O cachê de R$ 1,3 milhão contratado pela Prefeitura de Coxixola para o show de Wesley Safadão virou alvo de análise técnica no Tribunal de Contas da Paraíba e expôs uma comparação explosiva: o valor pago a um único artista supera todo o gasto efetivo incremental com educação no município em 2026.
De acordo com o que foi apurado até o momento pela redação do BC1, o relatório inicial do TCE-PB, no processo nº 02842/26, aponta que Coxixola contratou a empresa WS Shows Ltda. para apresentação nas festividades de emancipação política do município pelo valor de R$ 1.300.000,00. O evento completo foi estimado em R$ 2,5 milhões.
A comparação feita pela auditoria chama atenção. Segundo dados do Sagres/TCE-PB citados no relatório, Coxixola liquidou em 2026 R$ 1.953.480,01 em educação. Mas, quando excluídos gastos com pessoal e encargos sociais, considerando apenas despesas que geram serviços, obras ou investimentos incrementais, o valor da educação cai para R$ 982.877,78.
Na prática, o cachê de Safadão representa 116% de todo o gasto incremental com educação no município. Ou seja: apenas o show custou mais do que tudo aquilo que Coxixola aplicou, de forma efetiva, em despesas educacionais fora da folha.
A auditoria também comparou o valor com a saúde. O gasto incremental em saúde foi de R$ 1.120.509,44. O cachê de R$ 1,3 milhão também supera esse montante. Somados saúde e educação, o show representa cerca de 61,8% de todo o investimento efetivo nas duas áreas no exercício de 2026.

O caso ganha ainda mais peso porque Coxixola tem apenas 1.824 habitantes, segundo o Censo 2022, e estava em situação de emergência por estiagem reconhecida pelo Governo Federal. O relatório também registra que 24,39% da população recebe o Novo Bolsa Família, o que significa aproximadamente 1 em cada 4 moradores dependente de transferência direta de renda.

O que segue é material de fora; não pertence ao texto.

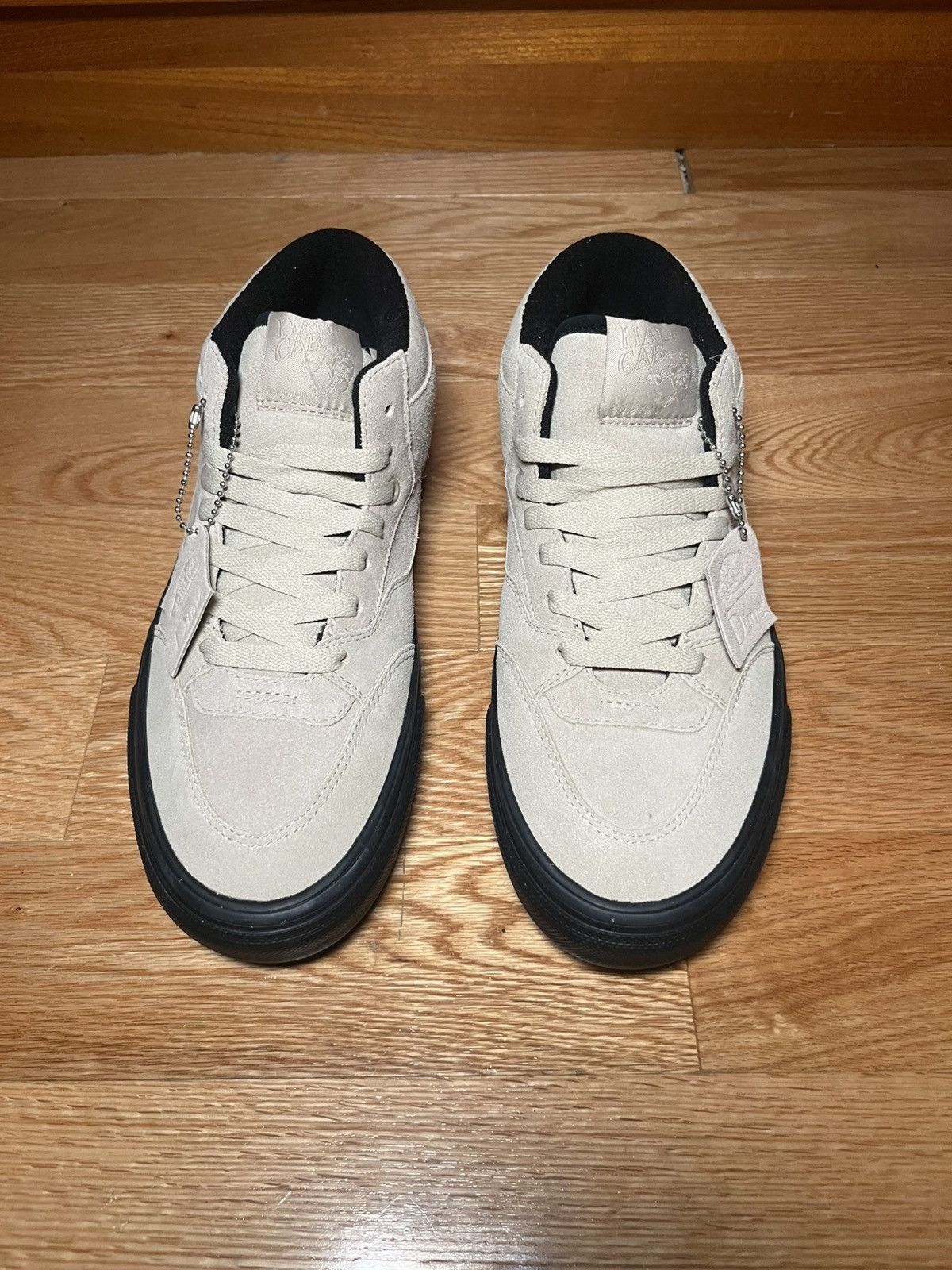 Dime × Vans Vans x Dime Skate Half Cab 92’ - Oxford Tan Size US 10 / EU 43 - 3 Thumbnail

O gestor municipal argumentou que os recursos usados para o show vieram de convênio federal com o Ministério do Turismo, por meio do Transferegov nº 993629/2026, e que a competência principal de fiscalização seria do TCU. Ainda assim, a auditoria observou que não ficou suficientemente claro se todos os demais custos do evento, como estrutura, som, iluminação, publicidade e outras atrações, também foram pagos com verba federal ou se houve uso de recursos próprios do município.
O relatório não aponta, em princípio, sobrepreço na contratação de Wesley Safadão quando comparada a outros shows do artista na Paraíba. O problema central, segundo a análise técnica, está na proporcionalidade do gasto diante da realidade social, econômica e fiscal do município.
Para a auditoria, o caso levanta questionamentos relevantes sobre os princípios da moralidade e da eficiência administrativa. Em linguagem direta: Coxixola gastou como cidade grande para fazer festa, enquanto seus números sociais mostram uma cidade pequena, vulnerável e dependente de recursos públicos.